___ Given text

Sunday, June 1, 2008

Asheville, Day Two (Part I)

Saturday morning found us being bad B&B guests once again – we skipped David's breakfast. We told him after we checked in that we would be doing that, so he wouldn't have to waste ingredients, and he seemed disappointed and kept trying to figure out a way to accommodate us. All I wanted was for him to let us do our own thing. Anyway, we headed instead to a local institution -- Tupelo Honey Cafe downtown. We had first eaten there on our first visit and have been wanting to go back ever since. I even remember what I had on that occasion – sweet-potato pancakes, which were amazingly delicious.

We arrived about twenty minutes before the 9:00 a.m. opening time, and there were already a few people milling about. Soon, a line formed. “The world starts at nine o'clock” a passerby mumbled as she elbowed her way past us. Our breakfast ended up being as delicious as we remembered. J. went for the sweet-potato pancakes this time, while I opted for French toast, served with skillet-cooked blackberries. Both were excellent, but it was the pancakes that once again took the cake, pardon the pun. Moist, fluffy, and brimming with the slightly starchy flavor of sweet potatoes, they were quite possibly the best pancakes either J. or I have ever had. The coffee was excellent, and the service very good as well – far from a guarantee in Asheville.

______
___ Record set

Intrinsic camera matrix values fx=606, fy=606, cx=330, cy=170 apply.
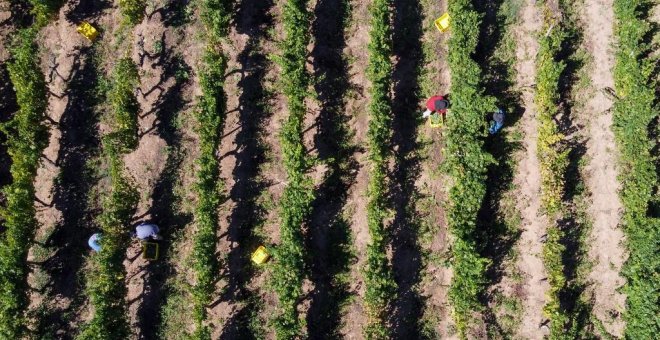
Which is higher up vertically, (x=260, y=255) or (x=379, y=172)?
(x=379, y=172)

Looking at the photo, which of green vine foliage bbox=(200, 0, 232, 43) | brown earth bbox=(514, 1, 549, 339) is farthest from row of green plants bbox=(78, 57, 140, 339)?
brown earth bbox=(514, 1, 549, 339)

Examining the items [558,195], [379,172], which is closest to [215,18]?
[379,172]

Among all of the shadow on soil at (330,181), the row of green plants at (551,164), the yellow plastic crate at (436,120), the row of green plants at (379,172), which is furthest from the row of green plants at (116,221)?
the row of green plants at (551,164)

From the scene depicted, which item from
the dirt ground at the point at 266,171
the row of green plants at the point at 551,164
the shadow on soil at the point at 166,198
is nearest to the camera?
the row of green plants at the point at 551,164

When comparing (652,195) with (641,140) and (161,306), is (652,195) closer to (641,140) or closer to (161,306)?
(641,140)

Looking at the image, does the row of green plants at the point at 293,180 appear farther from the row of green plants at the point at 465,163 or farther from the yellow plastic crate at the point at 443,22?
the row of green plants at the point at 465,163

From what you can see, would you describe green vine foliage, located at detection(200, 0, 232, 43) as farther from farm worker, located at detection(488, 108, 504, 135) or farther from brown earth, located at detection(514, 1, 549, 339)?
brown earth, located at detection(514, 1, 549, 339)

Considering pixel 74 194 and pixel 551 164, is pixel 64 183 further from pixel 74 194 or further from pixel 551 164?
pixel 551 164

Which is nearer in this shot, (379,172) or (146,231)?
(146,231)
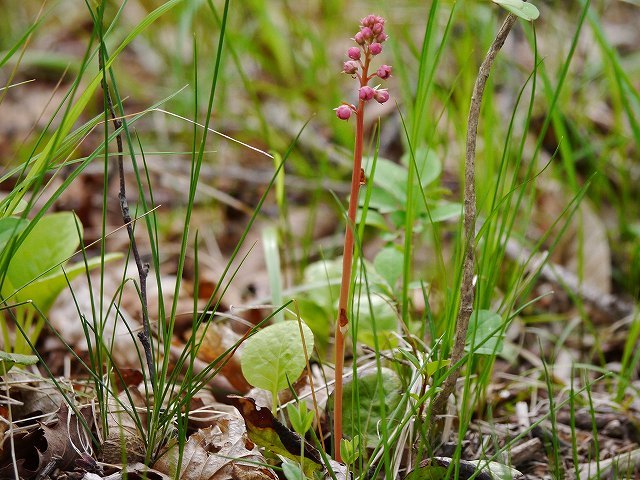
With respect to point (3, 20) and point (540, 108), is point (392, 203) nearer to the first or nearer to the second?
point (540, 108)

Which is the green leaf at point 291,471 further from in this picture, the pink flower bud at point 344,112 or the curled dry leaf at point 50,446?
the pink flower bud at point 344,112

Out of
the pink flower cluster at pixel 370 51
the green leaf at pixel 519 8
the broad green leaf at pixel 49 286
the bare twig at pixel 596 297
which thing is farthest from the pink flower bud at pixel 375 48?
the bare twig at pixel 596 297

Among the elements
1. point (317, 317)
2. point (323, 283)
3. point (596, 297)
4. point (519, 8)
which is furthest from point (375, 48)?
point (596, 297)

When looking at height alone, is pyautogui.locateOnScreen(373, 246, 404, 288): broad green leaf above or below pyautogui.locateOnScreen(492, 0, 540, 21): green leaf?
below

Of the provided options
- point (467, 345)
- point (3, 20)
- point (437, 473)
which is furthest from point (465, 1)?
point (3, 20)

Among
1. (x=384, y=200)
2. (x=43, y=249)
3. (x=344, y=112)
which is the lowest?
(x=43, y=249)

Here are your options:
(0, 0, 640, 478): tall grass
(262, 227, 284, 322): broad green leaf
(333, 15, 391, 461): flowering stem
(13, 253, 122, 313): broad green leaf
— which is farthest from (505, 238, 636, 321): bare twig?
(13, 253, 122, 313): broad green leaf

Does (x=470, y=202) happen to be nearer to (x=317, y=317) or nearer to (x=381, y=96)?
(x=381, y=96)

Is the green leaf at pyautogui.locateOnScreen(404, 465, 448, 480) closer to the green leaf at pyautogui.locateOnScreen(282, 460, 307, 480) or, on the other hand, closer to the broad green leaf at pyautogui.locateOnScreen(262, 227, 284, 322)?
the green leaf at pyautogui.locateOnScreen(282, 460, 307, 480)
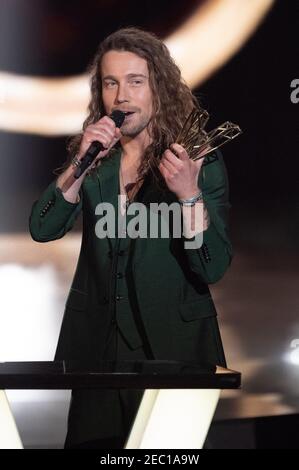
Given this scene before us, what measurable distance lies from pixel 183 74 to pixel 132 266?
1279mm

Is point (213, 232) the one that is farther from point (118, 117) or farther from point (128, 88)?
point (128, 88)

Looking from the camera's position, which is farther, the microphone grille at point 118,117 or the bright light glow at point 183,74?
the bright light glow at point 183,74

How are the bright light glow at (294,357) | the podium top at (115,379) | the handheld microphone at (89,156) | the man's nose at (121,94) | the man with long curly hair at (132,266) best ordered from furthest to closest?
the bright light glow at (294,357), the man's nose at (121,94), the man with long curly hair at (132,266), the handheld microphone at (89,156), the podium top at (115,379)

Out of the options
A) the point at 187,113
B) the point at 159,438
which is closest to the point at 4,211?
the point at 187,113

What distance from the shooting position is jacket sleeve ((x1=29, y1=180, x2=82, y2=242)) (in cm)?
241

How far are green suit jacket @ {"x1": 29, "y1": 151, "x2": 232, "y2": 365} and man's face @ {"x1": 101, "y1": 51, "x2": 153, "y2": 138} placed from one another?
221 mm

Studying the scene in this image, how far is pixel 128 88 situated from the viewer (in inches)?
103

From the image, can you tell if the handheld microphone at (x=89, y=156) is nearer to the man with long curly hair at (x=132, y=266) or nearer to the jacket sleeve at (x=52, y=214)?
the man with long curly hair at (x=132, y=266)

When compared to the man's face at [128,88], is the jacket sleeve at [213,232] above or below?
below

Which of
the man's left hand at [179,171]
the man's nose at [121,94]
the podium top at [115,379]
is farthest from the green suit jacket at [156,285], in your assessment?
the podium top at [115,379]

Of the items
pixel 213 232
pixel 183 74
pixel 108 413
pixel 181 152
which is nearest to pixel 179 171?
pixel 181 152

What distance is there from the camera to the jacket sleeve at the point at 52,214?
2.41 metres

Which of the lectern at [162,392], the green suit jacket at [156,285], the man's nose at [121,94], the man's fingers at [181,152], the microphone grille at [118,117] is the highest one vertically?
the man's nose at [121,94]

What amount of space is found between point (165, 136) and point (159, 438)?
3.67 ft
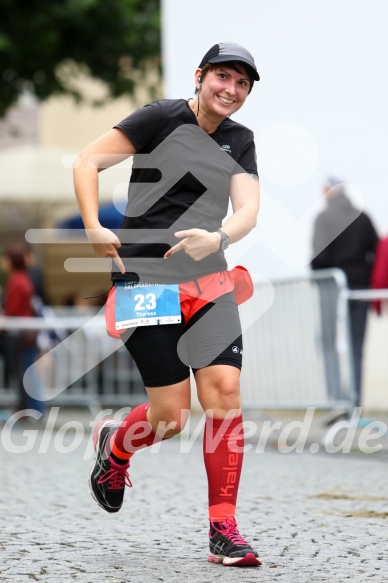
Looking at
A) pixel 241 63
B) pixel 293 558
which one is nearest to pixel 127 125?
pixel 241 63

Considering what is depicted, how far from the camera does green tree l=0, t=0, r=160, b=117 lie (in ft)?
52.6

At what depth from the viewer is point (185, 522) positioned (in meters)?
5.78

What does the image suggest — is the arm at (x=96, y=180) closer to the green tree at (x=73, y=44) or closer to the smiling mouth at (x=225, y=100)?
the smiling mouth at (x=225, y=100)

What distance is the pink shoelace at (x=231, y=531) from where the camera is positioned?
15.5ft

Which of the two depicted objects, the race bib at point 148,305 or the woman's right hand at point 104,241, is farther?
the race bib at point 148,305

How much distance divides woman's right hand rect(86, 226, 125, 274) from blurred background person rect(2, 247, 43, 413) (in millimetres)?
8583

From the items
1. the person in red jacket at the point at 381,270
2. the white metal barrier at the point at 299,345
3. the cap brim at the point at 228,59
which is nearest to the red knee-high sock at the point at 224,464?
the cap brim at the point at 228,59

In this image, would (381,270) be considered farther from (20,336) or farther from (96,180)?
(96,180)

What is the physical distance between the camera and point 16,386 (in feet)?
44.0

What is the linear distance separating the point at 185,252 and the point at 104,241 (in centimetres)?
29

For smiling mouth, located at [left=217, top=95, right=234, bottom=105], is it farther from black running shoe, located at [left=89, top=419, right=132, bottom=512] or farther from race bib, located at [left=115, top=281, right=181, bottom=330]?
black running shoe, located at [left=89, top=419, right=132, bottom=512]

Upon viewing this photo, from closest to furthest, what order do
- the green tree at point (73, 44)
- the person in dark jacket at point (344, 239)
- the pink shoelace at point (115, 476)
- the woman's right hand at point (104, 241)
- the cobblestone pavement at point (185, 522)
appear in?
the cobblestone pavement at point (185, 522), the woman's right hand at point (104, 241), the pink shoelace at point (115, 476), the person in dark jacket at point (344, 239), the green tree at point (73, 44)

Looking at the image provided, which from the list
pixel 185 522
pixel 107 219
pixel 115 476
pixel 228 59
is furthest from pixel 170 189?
pixel 107 219

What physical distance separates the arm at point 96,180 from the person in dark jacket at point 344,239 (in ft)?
21.7
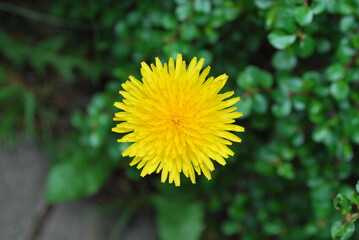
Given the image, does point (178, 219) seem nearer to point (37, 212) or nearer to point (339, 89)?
point (37, 212)

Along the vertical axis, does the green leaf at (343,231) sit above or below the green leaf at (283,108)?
below

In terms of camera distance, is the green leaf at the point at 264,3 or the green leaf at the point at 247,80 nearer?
the green leaf at the point at 264,3

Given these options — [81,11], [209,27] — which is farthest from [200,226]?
[81,11]

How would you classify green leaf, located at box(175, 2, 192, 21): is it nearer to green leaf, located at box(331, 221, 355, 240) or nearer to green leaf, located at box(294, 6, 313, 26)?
green leaf, located at box(294, 6, 313, 26)

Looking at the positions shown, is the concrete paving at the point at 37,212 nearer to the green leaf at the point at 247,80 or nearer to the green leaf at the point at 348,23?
the green leaf at the point at 247,80

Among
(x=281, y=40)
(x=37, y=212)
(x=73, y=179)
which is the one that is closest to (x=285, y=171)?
(x=281, y=40)

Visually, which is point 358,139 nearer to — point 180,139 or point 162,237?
point 180,139

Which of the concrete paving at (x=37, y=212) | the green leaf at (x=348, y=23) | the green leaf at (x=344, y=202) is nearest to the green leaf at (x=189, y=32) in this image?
the green leaf at (x=348, y=23)

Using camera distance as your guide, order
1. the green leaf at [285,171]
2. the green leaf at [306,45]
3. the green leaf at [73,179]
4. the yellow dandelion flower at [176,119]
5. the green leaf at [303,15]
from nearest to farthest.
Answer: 1. the yellow dandelion flower at [176,119]
2. the green leaf at [303,15]
3. the green leaf at [306,45]
4. the green leaf at [285,171]
5. the green leaf at [73,179]

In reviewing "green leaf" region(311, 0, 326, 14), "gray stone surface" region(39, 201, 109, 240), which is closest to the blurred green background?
"green leaf" region(311, 0, 326, 14)
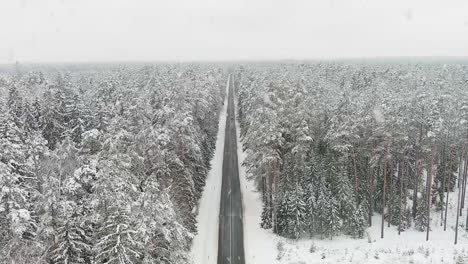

______

Problem to solve: From the post about breakfast in Asheville, return the passage from "Saturday morning found" up to and including "were amazingly delicious.", copied word for word.

Response to this task:
Saturday morning found us being bad B&B guests once again – we skipped David's breakfast. We told him after we checked in that we would be doing that, so he wouldn't have to waste ingredients, and he seemed disappointed and kept trying to figure out a way to accommodate us. All I wanted was for him to let us do our own thing. Anyway, we headed instead to a local institution -- Tupelo Honey Cafe downtown. We had first eaten there on our first visit and have been wanting to go back ever since. I even remember what I had on that occasion – sweet-potato pancakes, which were amazingly delicious.